[keycloak-dev] triple abstraction?

Wed Jul 9 11:28:55 EDT 2014

On 7/9/2014 10:19 AM, Stian Thorgersen wrote:
> Oki, so how about:
>
> 1. Recover the JPA model provider, and set that as the default
> 2. Retire, but keep Hybrid model around until we're done
> 3. Extract user sessions from ModelProvider into UserSessionProvider, and add mem/jpa/mongo implementations
> 4. Review what we have, and make sure everyone is happy with the approach taken for UserSessionProvider
> 5. Extract users and role-mappings from ModelProvider into UserProvider, and add jpa/mongo implementations
> 6. Again, let's review and make sure everyone is happy
> 7. Rename ModelProvider to RealmProvider
> 8. Consider refactorings to the models (such as using attributes instead of columns)
>

9. We need to rethink AuthenticationProvider.

I'm willing to do any/all of that work.  It overlaps with cache changes 
I'd need to make.  I'm kind of in a holding pattern anyways until all 
the above is resolved.

> I also think we'll need a EntityManagerProvider and a MongoClientProvider to make sure we have a single connection/transaction per-request.
>
> For 1.0.final I think we could introduce a limitation that we'll only allow one store at a time, so we don't have to deal with multiple-transactions (or 2pc).
>

We will have 2pc problems when we eventually have a distributed cache.

More comments inline.

>>
>>> * Cache deals with realms well, but does this work for users or do we just
>>> need to make sure loading users from the database performs well?
>>
>> It works for users.
>
> My point was, if we can tweak things so we only have to retrieve users from the database on login do we even need to cache users?

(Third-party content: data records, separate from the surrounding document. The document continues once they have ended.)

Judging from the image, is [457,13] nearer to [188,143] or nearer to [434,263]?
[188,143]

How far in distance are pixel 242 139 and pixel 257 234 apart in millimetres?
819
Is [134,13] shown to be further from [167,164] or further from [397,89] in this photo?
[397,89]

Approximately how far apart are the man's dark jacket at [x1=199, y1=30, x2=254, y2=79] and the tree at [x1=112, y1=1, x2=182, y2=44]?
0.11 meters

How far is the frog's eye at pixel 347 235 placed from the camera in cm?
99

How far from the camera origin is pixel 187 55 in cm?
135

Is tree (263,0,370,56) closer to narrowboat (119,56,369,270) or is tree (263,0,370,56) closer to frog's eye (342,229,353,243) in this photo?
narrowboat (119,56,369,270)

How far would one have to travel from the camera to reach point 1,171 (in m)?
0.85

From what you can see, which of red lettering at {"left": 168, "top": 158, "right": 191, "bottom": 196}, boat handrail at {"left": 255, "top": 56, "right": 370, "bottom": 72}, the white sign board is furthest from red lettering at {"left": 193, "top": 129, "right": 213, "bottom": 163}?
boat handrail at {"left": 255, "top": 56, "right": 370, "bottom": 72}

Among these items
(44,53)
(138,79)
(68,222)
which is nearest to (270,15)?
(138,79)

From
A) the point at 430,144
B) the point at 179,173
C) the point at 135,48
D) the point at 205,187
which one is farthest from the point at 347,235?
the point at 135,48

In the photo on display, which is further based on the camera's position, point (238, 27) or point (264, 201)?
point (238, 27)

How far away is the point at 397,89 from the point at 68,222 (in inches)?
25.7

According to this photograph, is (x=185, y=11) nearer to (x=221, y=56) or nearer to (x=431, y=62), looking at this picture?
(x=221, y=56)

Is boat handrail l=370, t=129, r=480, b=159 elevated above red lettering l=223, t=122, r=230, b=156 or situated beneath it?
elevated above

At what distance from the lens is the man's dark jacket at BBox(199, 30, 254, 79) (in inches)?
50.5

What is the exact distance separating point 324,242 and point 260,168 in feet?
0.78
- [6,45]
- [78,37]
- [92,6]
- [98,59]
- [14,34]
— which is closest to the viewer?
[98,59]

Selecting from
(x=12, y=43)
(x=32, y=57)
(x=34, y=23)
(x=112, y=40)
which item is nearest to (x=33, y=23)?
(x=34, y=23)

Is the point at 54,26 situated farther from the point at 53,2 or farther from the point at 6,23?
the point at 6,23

It would make the overhead of a distributed cache significantly smaller, as admins are not going to update realms and such frequently, but if you have a large number of users they'll be changing passwords, profiles, etc, all the time.
>

IMO, users will usually be static too.  Not as static as realm metadata, 
but they won't change daily, even weekly.

The only overhead of a distributed cache for users is when a user is 
updated.  And the only overhead is a simple invalidation message to 
invalidate the user.

> I'm thinking:
>
> * Realms - are own cache with the http invalidation messages
> * Sessions - Infinispan
> * Users - no cache, we can retrieve the info we need from tokens and session
>

User cache is very useful, even with millions of users and a much 
smaller cache.  Between processLogin, accessCodeToToken, refreshToken, 
UserModel is needed for all those requests.  So caching an active user 
is not a waste, especially if access code timeouts are much shorter than 
average active session times.

FYI, beside checking session logout/timeout, refreshToken also exists to 
get the latest and greatest scope and role mappings.

Also, IMO, we could probably cache 100s of thousands of users maybe 
millions on average machines.  1 million users at 1k per user is 1 
gigabyte ram.  I'm not convinced that millions of users will be the norm 
for keycloak.

-- 
Bill Burke
JBoss, a division of Red Hat
http://bill.burkecentral.com